# Cherry tv stand



## Kevin07 (Feb 19, 2009)

Well i finally finished a project ive been workin on for a wile now. I tried to take my time on this one because i usually rush things. Im not to happy wit how it stained and finished but i think ti turned out ok. drawer fronts are almost done.What do you think?


----------



## Swede (Mar 23, 2011)

Look really nice. Great work.


----------



## Kenbo (Sep 16, 2008)

Looks like taking your time really paid off. Looks great. Very nice work.


----------



## eigersa (Apr 17, 2011)

looks good


----------



## Kevin07 (Feb 19, 2009)

What type product should i use to keep the stain from blotching? I have used a minwax pre-stain conditioner before but i was not that impressed. I forgot to use it on this project and it really shows.


----------



## sawdustfactory (Jan 30, 2011)

Cherry is hard to get to stain uniformly. Next time try just a BLO finish...allow the wood to naturally darken with age.


----------



## Kevin07 (Feb 19, 2009)

Isnt blo and oil? what are the steps for aplying it do you use a finish over top?


----------



## Geoguy (Feb 22, 2008)

Cherry is tough to stain. I've only used it a couple of times and opted not to try to color it. If I may make a suggestion - when you know you're going to stain raised panels, hand-sand the end grain portion with at least one grade finer than the rest of the panel. The stain won't soak in as much on the end grain and the color will more closely match the rest of the panel. Just a little something I've picked up over the years. Please don't think I'm being critical, just offering a suggestion.

Also, I love the fluted legs - very nice touch and well done.


----------



## Mr Mac (May 31, 2010)

Very nice job on the stand! My wife wants one similar to that and I like the looks of the cherry.


Kevin07 said:


> Isnt blo and oil? what are the steps for aplying it do you use a finish over top?


Boiled linseed oil is very easy to apply. I usually use a foam brush and apply the oil to the wood and after a few minutes wipe away any excess. Allow it to dry (I like overnight) if needed lightly sand away any lifted grain and repeat. 

You can tell if the wood is still taking in the oil or not and, if it isn't you can stop. I think the most I ever applied was three coats on some really old pine. When it is dry I finish it with wax.


----------



## sanchez (Feb 18, 2010)
################
SET TASK A: Extract the passage of the cherry TV stand thread starting with "# Cherry tv" and going on through "do you think?".
SET TASK B: Copy the lines of the entries verbatim, starting with the line with "Respond to the" and going on through the end of the entries.
The entries below have no connection to the cherry TV stand thread.

DATA:
################
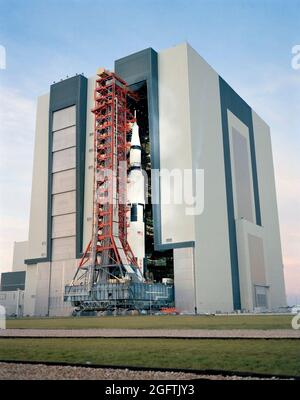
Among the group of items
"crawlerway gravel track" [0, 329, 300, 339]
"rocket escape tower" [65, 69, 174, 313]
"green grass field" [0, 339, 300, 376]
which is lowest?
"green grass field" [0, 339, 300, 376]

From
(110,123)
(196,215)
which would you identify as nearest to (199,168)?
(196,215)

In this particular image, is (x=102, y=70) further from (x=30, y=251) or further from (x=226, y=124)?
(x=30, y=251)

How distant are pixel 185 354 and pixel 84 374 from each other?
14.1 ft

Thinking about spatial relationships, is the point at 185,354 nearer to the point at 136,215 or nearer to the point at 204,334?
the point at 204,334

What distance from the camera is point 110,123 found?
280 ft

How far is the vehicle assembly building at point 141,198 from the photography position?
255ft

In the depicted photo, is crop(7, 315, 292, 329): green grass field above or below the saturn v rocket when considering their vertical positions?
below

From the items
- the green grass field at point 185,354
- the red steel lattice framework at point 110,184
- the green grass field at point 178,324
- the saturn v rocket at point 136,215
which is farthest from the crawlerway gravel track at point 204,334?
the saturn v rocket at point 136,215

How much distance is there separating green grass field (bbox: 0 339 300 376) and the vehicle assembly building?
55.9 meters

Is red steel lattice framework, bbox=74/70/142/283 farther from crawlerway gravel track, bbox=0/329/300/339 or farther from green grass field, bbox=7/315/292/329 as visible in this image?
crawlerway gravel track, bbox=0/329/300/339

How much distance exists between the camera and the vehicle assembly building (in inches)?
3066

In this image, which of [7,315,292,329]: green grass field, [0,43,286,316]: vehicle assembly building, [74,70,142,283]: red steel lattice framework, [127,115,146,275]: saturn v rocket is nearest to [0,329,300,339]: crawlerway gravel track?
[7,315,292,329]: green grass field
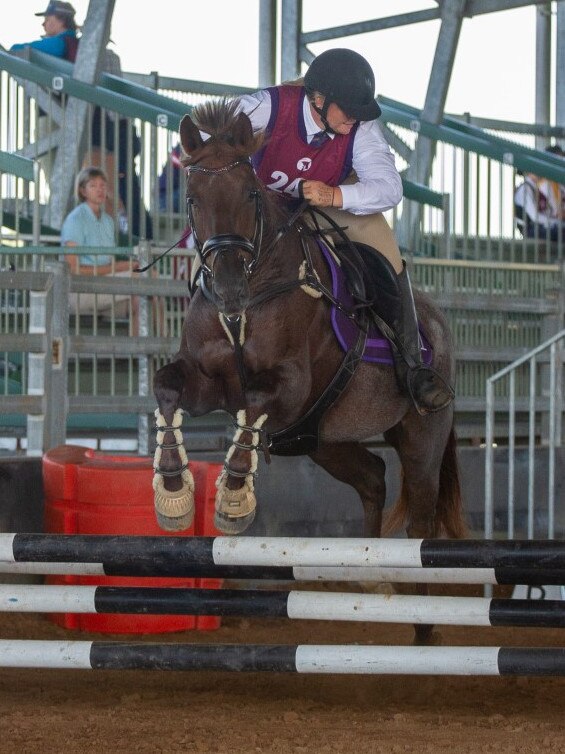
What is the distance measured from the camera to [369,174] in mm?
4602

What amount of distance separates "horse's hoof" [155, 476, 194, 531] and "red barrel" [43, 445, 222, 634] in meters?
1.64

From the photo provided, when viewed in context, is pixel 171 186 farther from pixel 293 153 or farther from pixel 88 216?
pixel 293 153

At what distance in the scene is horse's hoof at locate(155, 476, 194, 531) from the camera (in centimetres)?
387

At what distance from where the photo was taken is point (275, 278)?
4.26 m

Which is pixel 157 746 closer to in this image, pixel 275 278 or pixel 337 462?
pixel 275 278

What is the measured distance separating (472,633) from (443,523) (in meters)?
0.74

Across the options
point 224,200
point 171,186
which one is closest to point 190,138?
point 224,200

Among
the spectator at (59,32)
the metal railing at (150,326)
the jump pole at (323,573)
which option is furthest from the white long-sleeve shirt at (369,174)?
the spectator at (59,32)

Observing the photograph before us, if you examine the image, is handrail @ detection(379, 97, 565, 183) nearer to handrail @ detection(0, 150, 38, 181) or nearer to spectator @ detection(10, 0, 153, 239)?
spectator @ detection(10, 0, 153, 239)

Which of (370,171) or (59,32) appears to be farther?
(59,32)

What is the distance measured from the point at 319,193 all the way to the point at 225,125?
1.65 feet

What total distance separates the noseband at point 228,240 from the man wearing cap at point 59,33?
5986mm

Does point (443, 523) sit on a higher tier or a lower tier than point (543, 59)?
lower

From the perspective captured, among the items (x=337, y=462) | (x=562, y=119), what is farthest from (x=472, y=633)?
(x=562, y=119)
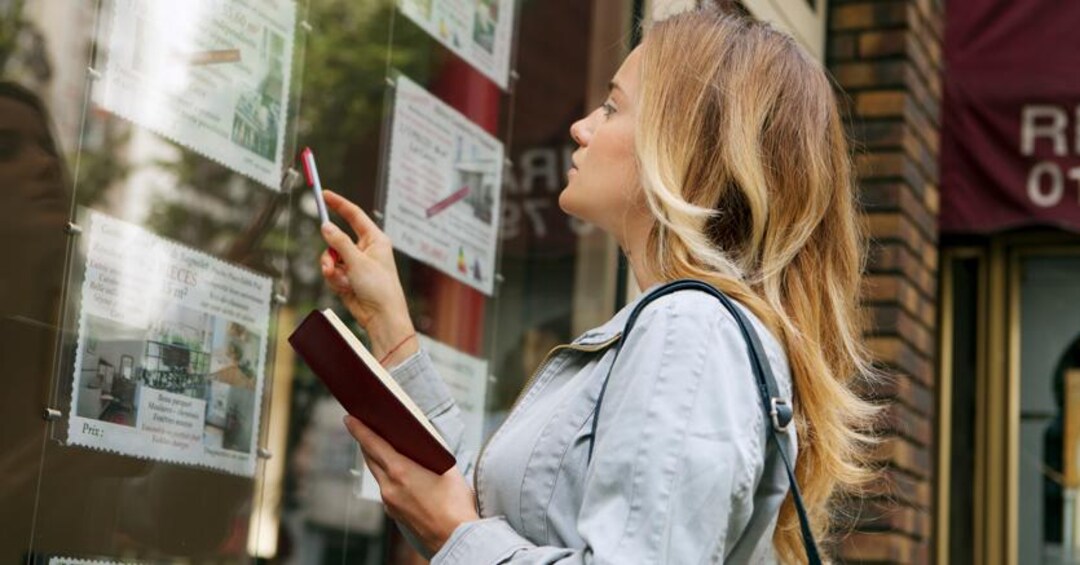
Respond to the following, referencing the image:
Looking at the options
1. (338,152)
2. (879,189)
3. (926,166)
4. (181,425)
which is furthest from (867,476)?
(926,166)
################
WRITTEN REPLY A:
# Cherry tv stand



## Kevin07 (Feb 19, 2009)

Well i finally finished a project ive been workin on for a wile now. I tried to take my time on this one because i usually rush things. Im not to happy wit how it stained and finished but i think ti turned out ok. drawer fronts are almost done.What do you think?

WRITTEN REPLY B:
Respond to the following, referencing the image:
Looking at the options
1. (338,152)
2. (879,189)
3. (926,166)
4. (181,425)
which is furthest from (867,476)?
(926,166)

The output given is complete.